*** Opening of TASK INPUTS ***

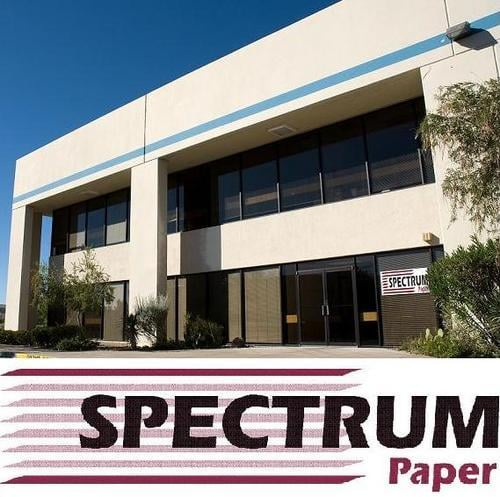 Spectrum paper co inc office equipment 27 concord st for The house company el paso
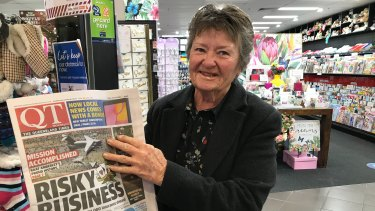 "Long-term Queensland Times reader Maureen Anderson says the decision to close the newspaper is ""shocking""."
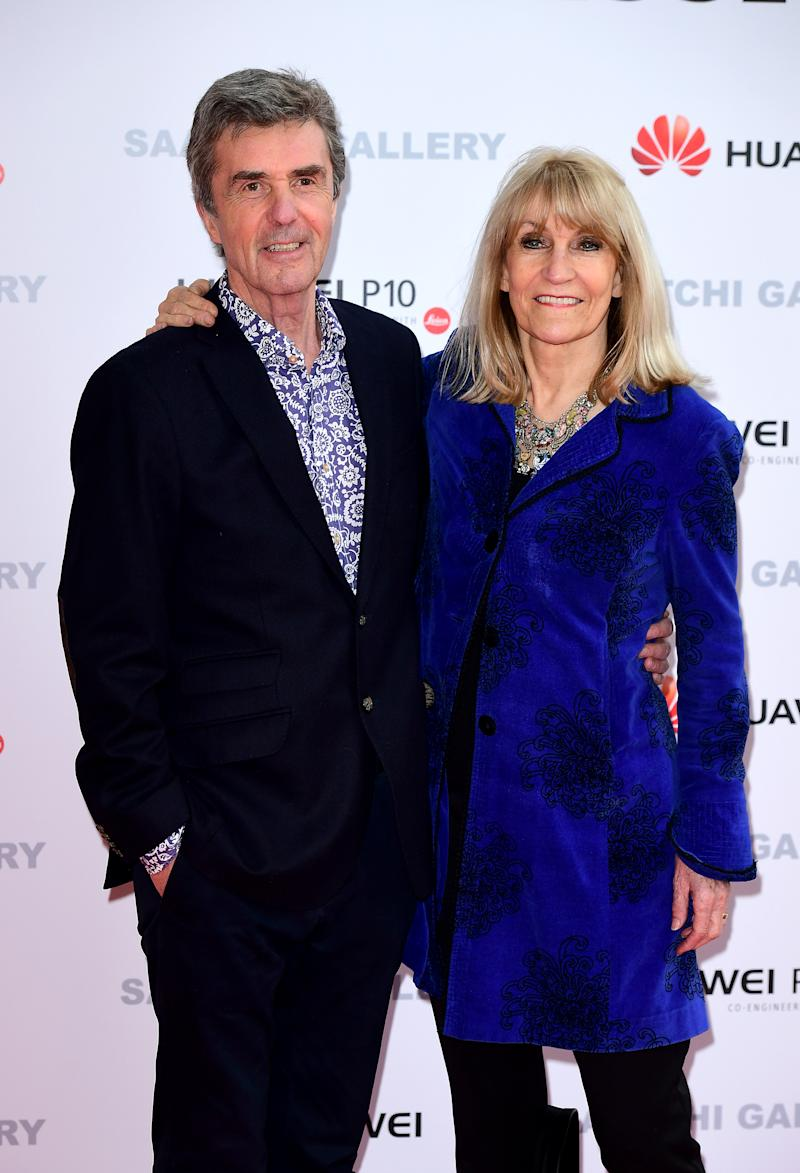 Lynn Faulds Wood (right) and John Stapleton (left) attending the From Selfie to Self-Expression exhibition at the Saatchi Gallery in London. (Photo by Ian West/PA Images via Getty Images)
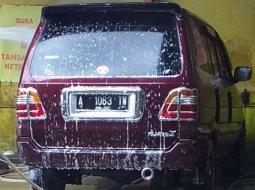 Mobil Toyota Kijang 2002 Kapsul dijual, Banten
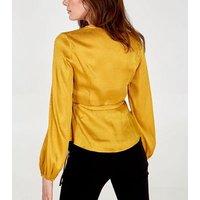 Blue Vanilla Yellow Jacquard Satin Wrap Top New Look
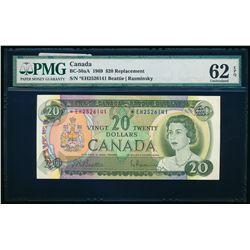 $20.00. 1969. BC-50aA. PMG UNC-62 EPQ.
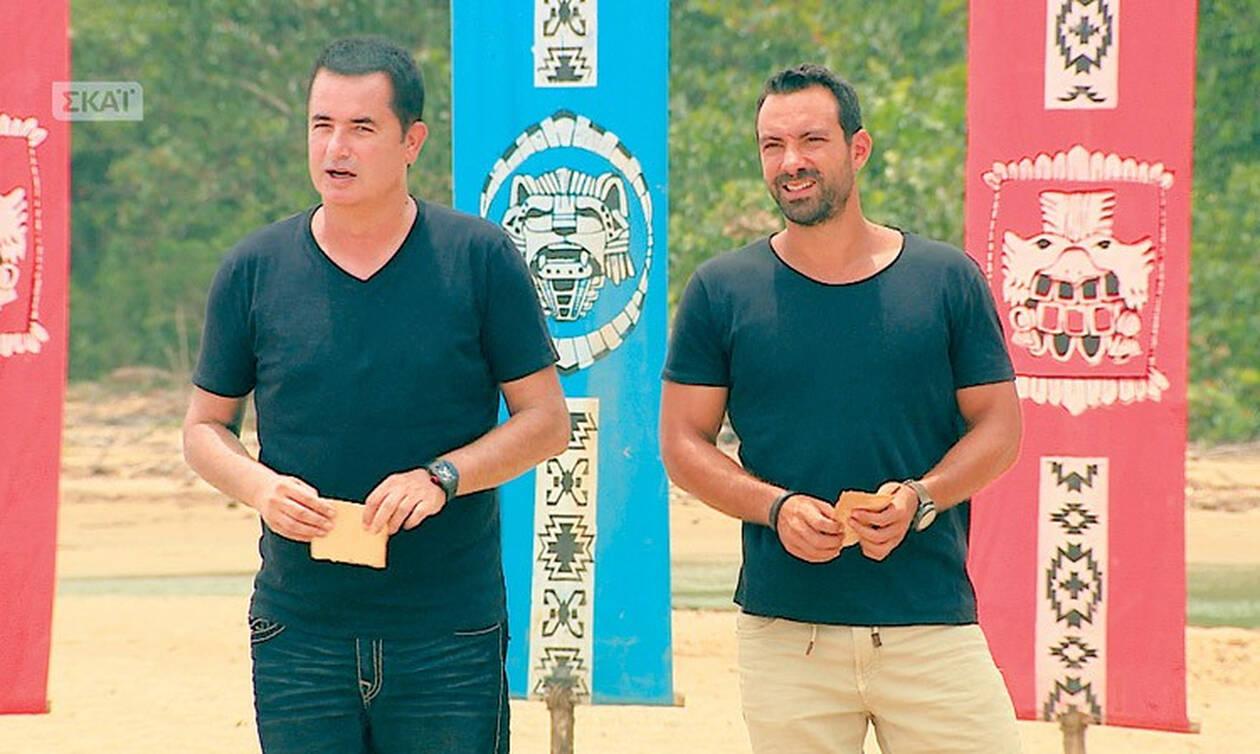 Χαμός στον ΣΚΑΪ: Φεύγουν Τανιμανίδης και Ατζούν - Πότε «κόβεται» το Survivor (pics)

*** Close of TASK INPUTS ***

● WHAT IS EXPECTED
At the line containing "PMG UNC-62 EPQ.", start reproducing exactly, and stop after the last line of the listing; include both ends, and leave the pictures out.

● ANSWER TO THIS EXERCISE
 $20.00. 1969. BC-50aA. PMG UNC-62 EPQ.
 Χαμός στον ΣΚΑΪ: Φεύγουν Τανιμανίδης και Ατζούν - Πότε «κόβεται» το Survivor (pics)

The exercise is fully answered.